Exercise instructions: How would you translate "Added an implementation for FREQUENCIES/PERCENTILES" from the code change below into Spanish?

Passage shown:
* BEGIN *

Added an implementation for FREQUENCIES/PERCENTILES
authorJohn Darrington <john@darrington.wattle.id.au>
Fri, 19 Dec 2003 07:17:59 +0000 (07:17 +0000)
committerJohn Darrington <john@darrington.wattle.id.au>
Fri, 19 Dec 2003 07:17:59 +0000 (07:17 +0000)
src/frequencies.q
tests/Makefile.am
tests/command/percentiles.sh [new file with mode: 0755]

index 477eee07a5427d788f81c2e3b21e4cfbb640292c..acd52513945ec09925981d738b855caa02b5432f 100644 (file)
@@ -44,6 +44,7 @@
 #include "tab.h"
 #include "var.h"
 #include "vfm.h"
+#include "str.h"
 
 #include "debug-print.h"
 
@@ -108,8 +109,9 @@ static struct frq_info st_name[frq_n_stats + 1] =
 };
 
 /* Percentiles to calculate. */
-static double *percentiles;
-static int n_percentiles;
+static double *percentiles=0;
+static double *percentile_values=0;
+static int n_percentiles=0;
 
 /* Groups of statistics. */
 #define BI          BIT_INDEX
@@ -733,9 +735,17 @@ add_percentile (double x)
     {
       percentiles = pool_realloc (int_pool, percentiles,
                                  (n_percentiles + 1) * sizeof (double));
+      percentile_values = pool_realloc (int_pool, percentile_values,
+                                 (n_percentiles + 1) * sizeof (double));
+
       if (i < n_percentiles)

* END *

Data excerpts:
* BEGIN *

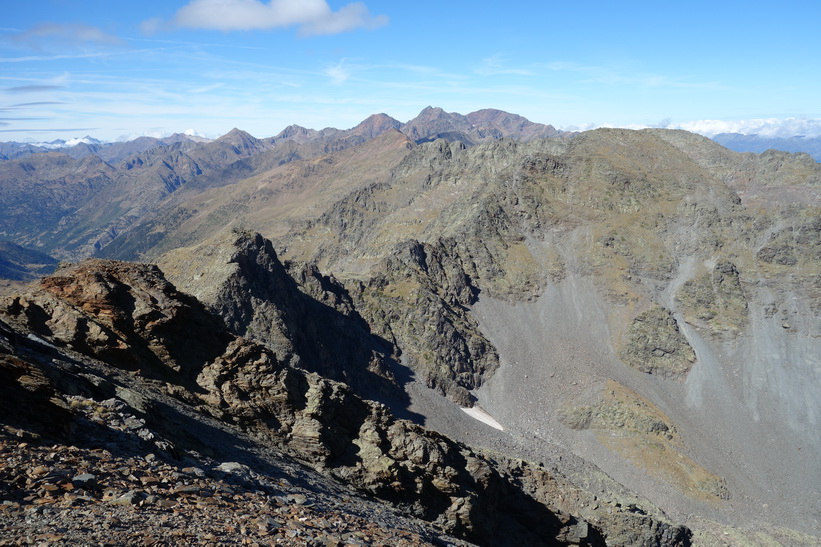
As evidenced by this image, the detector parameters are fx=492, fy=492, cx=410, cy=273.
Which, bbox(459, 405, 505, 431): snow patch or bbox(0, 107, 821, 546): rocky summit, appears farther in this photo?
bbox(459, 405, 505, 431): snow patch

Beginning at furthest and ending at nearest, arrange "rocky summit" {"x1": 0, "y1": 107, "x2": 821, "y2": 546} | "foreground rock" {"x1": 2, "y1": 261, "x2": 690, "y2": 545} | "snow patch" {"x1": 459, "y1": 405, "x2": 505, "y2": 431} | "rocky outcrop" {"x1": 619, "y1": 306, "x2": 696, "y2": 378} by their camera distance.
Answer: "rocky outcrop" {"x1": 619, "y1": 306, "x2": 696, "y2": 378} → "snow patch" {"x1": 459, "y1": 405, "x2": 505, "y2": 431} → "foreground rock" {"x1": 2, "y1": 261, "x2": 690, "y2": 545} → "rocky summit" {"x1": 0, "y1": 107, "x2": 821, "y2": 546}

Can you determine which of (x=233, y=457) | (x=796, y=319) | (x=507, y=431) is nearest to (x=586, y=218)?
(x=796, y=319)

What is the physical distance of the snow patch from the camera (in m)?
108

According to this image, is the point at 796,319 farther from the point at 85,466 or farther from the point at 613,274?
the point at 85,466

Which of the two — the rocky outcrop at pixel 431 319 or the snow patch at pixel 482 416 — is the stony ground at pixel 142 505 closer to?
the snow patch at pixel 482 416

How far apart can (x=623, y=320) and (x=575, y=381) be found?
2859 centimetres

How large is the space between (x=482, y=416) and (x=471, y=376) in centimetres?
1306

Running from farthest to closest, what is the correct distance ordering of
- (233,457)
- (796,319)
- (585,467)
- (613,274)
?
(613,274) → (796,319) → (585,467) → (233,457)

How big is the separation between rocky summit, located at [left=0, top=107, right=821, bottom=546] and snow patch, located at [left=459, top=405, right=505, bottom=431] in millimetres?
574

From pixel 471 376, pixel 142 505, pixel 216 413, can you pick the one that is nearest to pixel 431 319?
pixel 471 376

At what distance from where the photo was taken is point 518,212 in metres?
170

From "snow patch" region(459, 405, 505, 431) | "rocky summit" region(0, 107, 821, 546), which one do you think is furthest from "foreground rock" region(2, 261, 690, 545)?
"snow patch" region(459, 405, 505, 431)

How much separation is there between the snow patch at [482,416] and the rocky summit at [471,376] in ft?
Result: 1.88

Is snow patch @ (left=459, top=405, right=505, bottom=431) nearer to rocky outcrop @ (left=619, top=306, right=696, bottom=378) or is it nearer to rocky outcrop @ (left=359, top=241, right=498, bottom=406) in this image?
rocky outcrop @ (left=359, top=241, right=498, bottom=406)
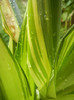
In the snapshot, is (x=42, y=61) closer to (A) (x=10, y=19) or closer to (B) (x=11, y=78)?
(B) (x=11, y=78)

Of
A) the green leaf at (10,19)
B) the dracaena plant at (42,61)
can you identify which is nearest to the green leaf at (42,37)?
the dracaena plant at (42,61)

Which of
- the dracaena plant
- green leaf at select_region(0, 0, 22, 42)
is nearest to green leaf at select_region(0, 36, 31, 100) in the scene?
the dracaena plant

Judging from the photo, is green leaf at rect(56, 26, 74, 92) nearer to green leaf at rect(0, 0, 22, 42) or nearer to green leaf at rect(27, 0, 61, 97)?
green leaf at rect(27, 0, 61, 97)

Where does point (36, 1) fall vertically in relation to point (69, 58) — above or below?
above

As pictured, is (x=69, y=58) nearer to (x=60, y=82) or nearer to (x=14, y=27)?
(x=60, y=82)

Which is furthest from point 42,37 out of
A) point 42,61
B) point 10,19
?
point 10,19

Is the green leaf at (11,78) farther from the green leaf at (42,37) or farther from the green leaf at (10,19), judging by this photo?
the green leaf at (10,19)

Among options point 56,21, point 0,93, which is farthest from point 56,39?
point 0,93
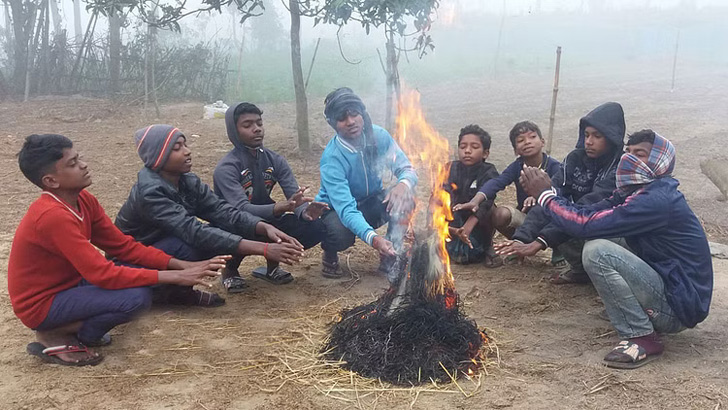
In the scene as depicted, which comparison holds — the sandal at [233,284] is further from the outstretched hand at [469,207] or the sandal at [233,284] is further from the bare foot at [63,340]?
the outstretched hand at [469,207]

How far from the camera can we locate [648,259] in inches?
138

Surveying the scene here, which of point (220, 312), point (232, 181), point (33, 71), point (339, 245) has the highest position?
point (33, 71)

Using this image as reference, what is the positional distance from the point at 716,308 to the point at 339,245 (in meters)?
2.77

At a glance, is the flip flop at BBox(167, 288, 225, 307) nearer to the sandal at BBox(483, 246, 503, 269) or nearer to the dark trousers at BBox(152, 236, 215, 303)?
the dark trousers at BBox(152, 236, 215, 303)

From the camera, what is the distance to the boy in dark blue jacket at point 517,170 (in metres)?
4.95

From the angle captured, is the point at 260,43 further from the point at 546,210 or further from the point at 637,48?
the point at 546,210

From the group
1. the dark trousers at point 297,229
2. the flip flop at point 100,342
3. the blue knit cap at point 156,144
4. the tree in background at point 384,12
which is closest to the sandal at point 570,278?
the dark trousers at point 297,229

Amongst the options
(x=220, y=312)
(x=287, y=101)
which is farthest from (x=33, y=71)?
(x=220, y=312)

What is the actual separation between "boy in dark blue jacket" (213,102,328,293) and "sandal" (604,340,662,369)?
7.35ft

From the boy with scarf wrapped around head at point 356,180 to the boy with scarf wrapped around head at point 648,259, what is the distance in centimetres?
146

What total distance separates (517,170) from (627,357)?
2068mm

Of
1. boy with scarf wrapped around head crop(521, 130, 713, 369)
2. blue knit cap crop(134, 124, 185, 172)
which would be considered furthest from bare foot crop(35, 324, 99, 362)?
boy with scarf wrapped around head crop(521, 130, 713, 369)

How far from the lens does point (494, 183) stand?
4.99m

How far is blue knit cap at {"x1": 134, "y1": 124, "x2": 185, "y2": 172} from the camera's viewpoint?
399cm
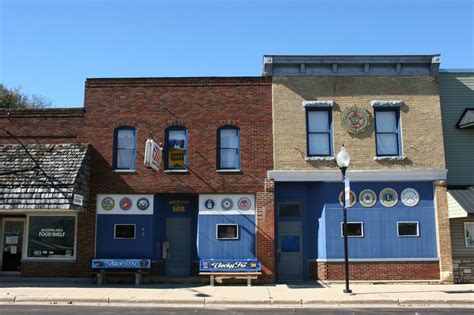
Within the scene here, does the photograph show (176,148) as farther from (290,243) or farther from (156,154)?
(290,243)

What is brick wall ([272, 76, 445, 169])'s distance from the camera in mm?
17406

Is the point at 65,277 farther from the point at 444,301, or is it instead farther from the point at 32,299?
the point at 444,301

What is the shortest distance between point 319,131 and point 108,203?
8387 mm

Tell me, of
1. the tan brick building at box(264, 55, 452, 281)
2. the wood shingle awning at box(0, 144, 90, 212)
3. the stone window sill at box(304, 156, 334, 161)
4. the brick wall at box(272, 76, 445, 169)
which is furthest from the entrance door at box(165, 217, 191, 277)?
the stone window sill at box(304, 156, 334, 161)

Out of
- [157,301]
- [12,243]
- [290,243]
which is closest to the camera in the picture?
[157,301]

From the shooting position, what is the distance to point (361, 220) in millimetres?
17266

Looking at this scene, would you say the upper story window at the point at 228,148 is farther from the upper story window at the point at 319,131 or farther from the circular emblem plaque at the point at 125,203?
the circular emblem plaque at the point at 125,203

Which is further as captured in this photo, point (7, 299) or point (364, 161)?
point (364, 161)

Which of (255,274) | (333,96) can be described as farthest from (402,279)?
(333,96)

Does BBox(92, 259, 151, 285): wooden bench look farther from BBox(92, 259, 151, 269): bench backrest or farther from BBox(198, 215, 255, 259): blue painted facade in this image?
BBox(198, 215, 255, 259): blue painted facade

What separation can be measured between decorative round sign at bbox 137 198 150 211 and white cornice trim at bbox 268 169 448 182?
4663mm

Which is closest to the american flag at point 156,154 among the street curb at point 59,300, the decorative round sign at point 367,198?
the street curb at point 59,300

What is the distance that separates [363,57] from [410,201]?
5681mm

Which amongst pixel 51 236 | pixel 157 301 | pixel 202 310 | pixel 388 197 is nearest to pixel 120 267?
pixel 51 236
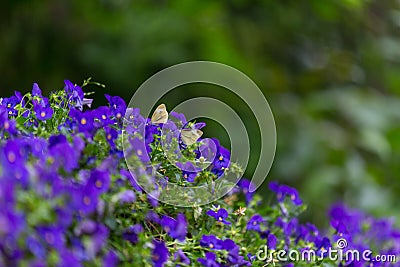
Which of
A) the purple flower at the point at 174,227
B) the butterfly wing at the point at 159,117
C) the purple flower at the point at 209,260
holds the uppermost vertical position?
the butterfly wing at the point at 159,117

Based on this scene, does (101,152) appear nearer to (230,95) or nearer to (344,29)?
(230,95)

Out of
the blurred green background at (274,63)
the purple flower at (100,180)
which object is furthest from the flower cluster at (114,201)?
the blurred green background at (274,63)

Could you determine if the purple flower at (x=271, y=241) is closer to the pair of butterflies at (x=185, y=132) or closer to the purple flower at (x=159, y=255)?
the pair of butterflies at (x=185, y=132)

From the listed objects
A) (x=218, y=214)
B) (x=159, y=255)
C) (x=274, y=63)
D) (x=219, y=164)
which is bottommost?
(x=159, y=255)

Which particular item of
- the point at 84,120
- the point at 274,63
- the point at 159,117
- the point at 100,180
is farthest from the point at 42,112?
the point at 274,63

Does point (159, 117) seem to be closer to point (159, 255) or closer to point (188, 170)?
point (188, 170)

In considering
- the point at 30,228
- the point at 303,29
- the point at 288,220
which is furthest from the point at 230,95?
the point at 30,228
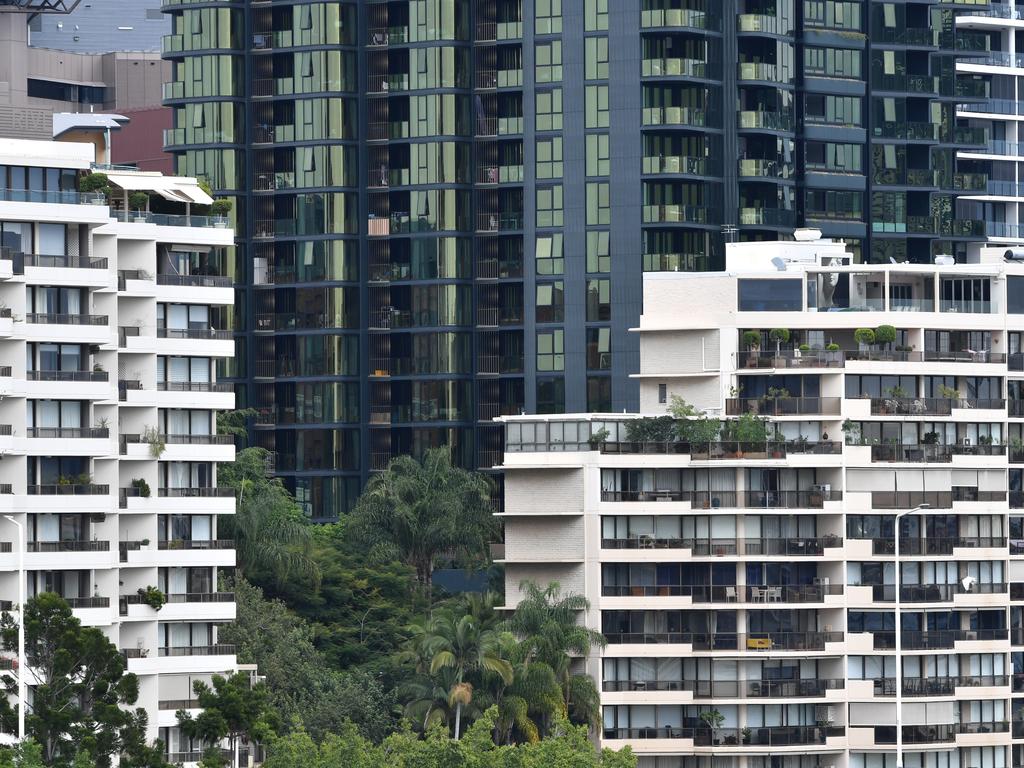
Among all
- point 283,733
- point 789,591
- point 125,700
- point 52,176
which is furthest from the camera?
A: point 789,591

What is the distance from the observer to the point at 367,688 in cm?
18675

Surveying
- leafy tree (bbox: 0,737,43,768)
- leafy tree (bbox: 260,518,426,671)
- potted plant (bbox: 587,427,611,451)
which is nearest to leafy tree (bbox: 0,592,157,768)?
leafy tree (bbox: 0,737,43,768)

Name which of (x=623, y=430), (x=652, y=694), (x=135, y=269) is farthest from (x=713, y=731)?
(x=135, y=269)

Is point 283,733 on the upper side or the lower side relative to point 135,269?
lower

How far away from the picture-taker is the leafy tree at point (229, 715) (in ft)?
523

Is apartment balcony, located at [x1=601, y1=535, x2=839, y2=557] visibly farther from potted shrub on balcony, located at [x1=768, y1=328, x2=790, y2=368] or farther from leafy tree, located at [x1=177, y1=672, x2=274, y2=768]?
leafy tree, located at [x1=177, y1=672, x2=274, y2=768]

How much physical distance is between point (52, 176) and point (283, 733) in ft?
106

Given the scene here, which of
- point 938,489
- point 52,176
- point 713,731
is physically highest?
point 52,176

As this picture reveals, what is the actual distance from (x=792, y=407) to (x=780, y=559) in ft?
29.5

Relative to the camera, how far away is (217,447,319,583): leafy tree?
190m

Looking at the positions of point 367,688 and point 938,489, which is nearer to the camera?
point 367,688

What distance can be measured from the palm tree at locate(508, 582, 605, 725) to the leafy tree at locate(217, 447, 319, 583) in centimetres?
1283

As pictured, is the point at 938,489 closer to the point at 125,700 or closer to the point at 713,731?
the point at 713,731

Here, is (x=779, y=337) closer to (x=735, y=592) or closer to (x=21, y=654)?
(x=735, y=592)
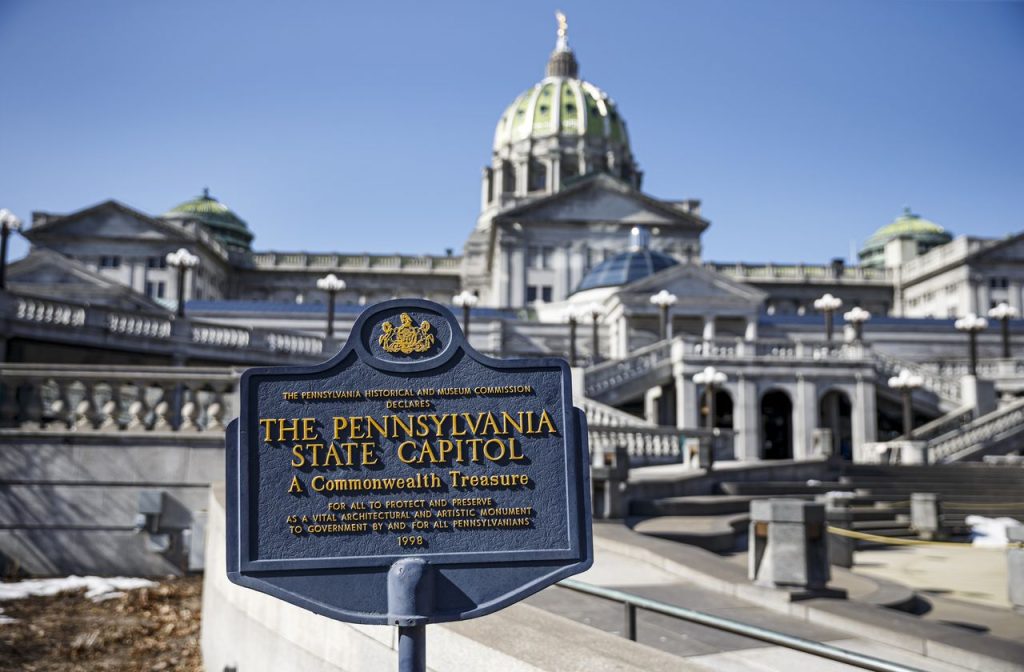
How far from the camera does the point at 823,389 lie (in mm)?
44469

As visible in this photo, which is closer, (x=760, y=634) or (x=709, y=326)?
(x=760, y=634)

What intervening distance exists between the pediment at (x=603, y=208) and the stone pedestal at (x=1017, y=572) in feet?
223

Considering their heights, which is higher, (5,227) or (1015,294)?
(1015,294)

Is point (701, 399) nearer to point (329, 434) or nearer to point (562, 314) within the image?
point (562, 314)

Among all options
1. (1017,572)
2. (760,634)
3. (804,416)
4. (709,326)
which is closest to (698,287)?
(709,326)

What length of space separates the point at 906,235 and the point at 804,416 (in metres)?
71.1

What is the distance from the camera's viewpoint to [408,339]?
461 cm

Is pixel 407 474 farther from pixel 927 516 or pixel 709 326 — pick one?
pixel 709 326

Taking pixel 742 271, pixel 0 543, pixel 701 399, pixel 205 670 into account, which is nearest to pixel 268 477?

* END *

Output for this exercise: Se añadió una implementación para FREQUENCIES/PERCENTILES.